EXERCISE A –
Do the following statements agree with the article on teaching music like a language? For each, answer yes or no and quote the deciding words of the article.
(i) Bottorff was named Michigan Music Educator of the Year by the Michigan Music Education Association.
(ii) Bottorff holds that introducing students to formal musical notation at a very early age avoids the deficits of having them sing songs in unison.
(iii) According to conventional wisdom among music educators, every minute of a concert costs a music teacher an hour of instruction.

READING PASSAGE –
If you want kids to learn music, teach it like a language

March 4, 2024

Education doctoral student and elementary music teacher Eric Bottorff recently won the Michigan Music Educator of the Year award for his inventive classroom approaches, including teaching music to special education students.

A colorful graphic featuring a headshot of Education Lecturer Eric Bottorff, children playing music and singing, and a line of ukuleles in the background.
Graphic by Violet Dashi. Images by Ruslan Grumble, kues1 and Prot via Adobe Stock

The adorably awkward end-of-year music concert featuring kiddos singing their hearts out is a cherished school tradition that Eric Bottorff says he can live without. The Livonia Public Schools elementary music teacher has his reasons for doing away with the “cute concert” genre at his school. For starters, he never wants to set anyone up for disappointment, and the reality is that many of his students have life circumstances that will keep them or their loved ones from attending an after-school event. Prepping a performance is also a huge time suck. The conventional wisdom among music educators, which Bottorff figures is about right, is that every minute of a concert costs a music teacher an hour of instruction. Plus, it’s clear to him that teaching kids to sing a prescribed set of songs, mostly to ensure a cute photo op for their parents, is not the same thing as teaching kids music anyway. Above all, he wants children to leave his classroom feeling like music is “something everyone can do.”

Bottorff’s willingness to experiment with new ways of teaching kids music is earning him recognition and an increasingly large platform for sharing his ideas. He’s a regular presenter at educational conferences, and now gets so many requests for his lesson plans, he’s turned that into a little side business. Here at UM-Dearborn, in addition to being a student in the Department of Education’s doctoral program, he teaches a course on how to incorporate the arts into all kinds of classroom subjects, a key part of which is getting teachers-in-training to see themselves as musical people. Earlier this year, Bottorff received one of his highest-profile accolades: He was named the Michigan Music Educator of the Year by the Michigan Music Education Association, in part for creating a new research-based curriculum for his district that’s more inclusive of the needs of special education students.

Central to Bottorff’s approach is a belief that traditional ways of teaching kids music leave something to be desired. On one end of the spectrum, having children sing songs in unison doesn’t do much to teach them what music actually is. Interestingly, Bottorff says the opposite approach — introducing students to formal musical notation and instrument instruction at a very early age — can leave kids with the same deficits. Instead, Bottorff says we should think about learning music like we do learning a language, an idea that’s supported by research suggesting the brain processes language and music in a similar way. “Very often, in music teaching, we try to jump straight to reading music, as if the note on the page is the only true version of the song,” Bottorff explains. “But realistically, when we learn to read English, or any other language, we’ve had three or four years of hearing people speak it and us speaking it back. But we try to skip all those steps when we try to teach kids music.”

ENTRIES SUPPLIED –
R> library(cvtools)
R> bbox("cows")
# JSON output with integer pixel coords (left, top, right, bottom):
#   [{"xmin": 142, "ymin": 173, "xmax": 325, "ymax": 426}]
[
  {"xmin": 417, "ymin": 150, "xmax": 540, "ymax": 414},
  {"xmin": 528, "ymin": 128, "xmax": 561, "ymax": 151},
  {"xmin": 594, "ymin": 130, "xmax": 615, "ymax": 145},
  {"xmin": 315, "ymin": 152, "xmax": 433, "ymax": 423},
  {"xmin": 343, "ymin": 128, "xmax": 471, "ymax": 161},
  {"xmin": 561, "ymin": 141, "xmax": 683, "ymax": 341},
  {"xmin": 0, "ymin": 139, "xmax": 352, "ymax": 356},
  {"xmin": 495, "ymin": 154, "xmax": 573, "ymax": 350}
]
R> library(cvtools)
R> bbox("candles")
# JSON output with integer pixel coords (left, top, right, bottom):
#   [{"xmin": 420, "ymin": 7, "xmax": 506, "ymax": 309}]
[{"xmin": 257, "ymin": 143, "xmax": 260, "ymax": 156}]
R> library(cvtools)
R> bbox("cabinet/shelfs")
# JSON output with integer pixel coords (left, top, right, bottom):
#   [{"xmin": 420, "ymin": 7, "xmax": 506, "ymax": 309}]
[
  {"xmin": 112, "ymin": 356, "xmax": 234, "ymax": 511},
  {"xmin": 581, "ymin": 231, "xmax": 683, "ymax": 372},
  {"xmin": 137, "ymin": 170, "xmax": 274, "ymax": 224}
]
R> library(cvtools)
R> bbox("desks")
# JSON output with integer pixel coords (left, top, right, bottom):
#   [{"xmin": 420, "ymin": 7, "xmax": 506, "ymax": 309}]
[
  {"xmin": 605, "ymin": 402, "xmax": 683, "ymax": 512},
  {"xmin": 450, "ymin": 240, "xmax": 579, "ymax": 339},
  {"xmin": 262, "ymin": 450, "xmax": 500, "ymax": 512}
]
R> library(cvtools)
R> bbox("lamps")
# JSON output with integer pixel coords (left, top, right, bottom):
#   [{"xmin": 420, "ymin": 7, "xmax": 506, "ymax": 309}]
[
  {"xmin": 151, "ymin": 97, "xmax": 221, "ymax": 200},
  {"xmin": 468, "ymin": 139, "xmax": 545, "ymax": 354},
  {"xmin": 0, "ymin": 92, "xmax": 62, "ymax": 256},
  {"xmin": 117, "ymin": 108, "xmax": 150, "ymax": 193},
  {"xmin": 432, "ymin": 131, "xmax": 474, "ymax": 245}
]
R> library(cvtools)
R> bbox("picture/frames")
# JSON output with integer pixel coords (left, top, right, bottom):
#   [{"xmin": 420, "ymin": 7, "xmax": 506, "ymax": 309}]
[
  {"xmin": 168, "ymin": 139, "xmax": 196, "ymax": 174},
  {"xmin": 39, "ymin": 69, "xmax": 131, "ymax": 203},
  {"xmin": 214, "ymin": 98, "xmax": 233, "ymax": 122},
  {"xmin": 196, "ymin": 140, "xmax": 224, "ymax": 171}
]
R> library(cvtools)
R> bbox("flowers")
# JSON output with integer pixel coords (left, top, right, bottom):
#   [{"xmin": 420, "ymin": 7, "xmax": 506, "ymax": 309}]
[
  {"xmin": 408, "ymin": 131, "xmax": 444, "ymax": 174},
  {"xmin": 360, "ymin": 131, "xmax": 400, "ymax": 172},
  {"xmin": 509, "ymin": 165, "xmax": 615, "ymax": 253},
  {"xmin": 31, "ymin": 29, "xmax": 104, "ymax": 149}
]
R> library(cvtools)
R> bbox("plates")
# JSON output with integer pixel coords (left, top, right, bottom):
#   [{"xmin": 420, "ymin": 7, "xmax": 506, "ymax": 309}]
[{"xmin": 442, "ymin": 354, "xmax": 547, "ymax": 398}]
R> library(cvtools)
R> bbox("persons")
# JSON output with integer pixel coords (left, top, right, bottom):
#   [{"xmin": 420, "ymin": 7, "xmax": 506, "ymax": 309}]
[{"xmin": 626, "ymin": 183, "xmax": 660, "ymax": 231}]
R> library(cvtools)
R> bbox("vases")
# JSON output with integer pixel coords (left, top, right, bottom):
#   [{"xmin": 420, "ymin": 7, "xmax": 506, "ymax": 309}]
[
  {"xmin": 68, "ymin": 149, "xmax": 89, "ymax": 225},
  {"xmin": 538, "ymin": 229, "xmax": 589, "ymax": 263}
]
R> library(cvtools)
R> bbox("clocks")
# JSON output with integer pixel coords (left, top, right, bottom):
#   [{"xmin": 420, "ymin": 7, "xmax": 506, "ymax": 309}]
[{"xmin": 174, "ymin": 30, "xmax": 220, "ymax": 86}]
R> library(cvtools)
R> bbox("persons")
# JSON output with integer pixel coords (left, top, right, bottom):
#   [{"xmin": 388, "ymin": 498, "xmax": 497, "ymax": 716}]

EXERCISE B – How many lines of the listing above contain the string "bbox", with case counting? Reply with the number alone.

FINISHED ANSWER A –
(i) Yes: "He was named the Michigan Music Educator of the Year by the Michigan Music Education Association"
(ii) No: "can leave kids with the same deficits"
(iii) Yes: "every minute of a concert costs a music teacher an hour of instruction"

FINISHED ANSWER B – 12